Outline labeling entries
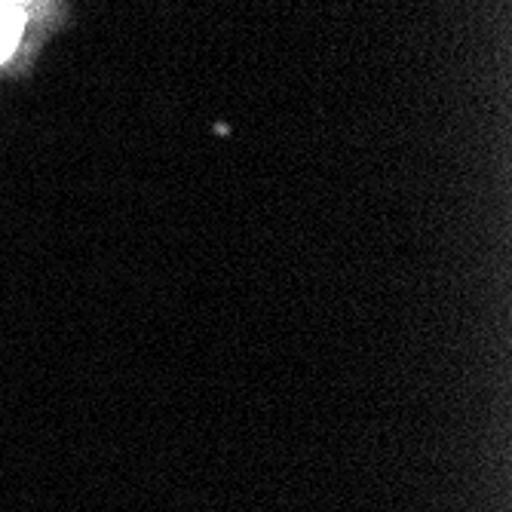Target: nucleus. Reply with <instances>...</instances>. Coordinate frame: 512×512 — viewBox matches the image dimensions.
Returning a JSON list of instances; mask_svg holds the SVG:
<instances>
[{
  "mask_svg": "<svg viewBox=\"0 0 512 512\" xmlns=\"http://www.w3.org/2000/svg\"><path fill=\"white\" fill-rule=\"evenodd\" d=\"M19 31H22V16L13 7H7L4 0H0V59H4L13 50Z\"/></svg>",
  "mask_w": 512,
  "mask_h": 512,
  "instance_id": "1",
  "label": "nucleus"
}]
</instances>
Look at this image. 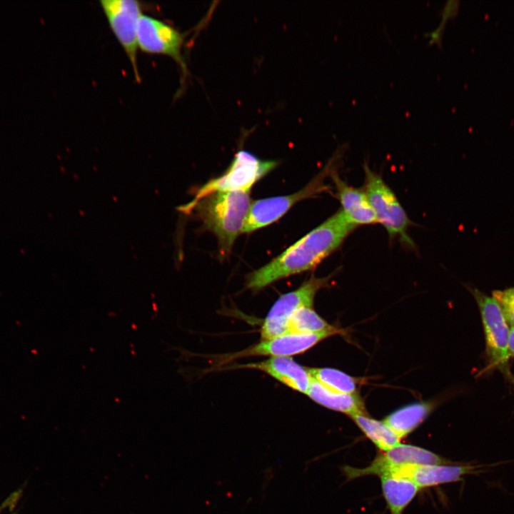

§ TASK OBJECTIVE: Lay out every line of the entries above as a numbered list, skipping blank lines. Leave the pictures out of your answer.

§ REPLY:
1. Target: nucleus. Reply with <instances>...</instances>. Coordinate frame: 512×512 — viewBox matches the image dimensions.
2. Returning a JSON list of instances; mask_svg holds the SVG:
3. <instances>
4. [{
5.   "mask_svg": "<svg viewBox=\"0 0 512 512\" xmlns=\"http://www.w3.org/2000/svg\"><path fill=\"white\" fill-rule=\"evenodd\" d=\"M19 31H22V16L13 7H7L4 0H0V59H4L13 50Z\"/></svg>",
6.   "mask_w": 512,
7.   "mask_h": 512,
8.   "instance_id": "1",
9.   "label": "nucleus"
10. }]
11. </instances>
12. Look at this image. 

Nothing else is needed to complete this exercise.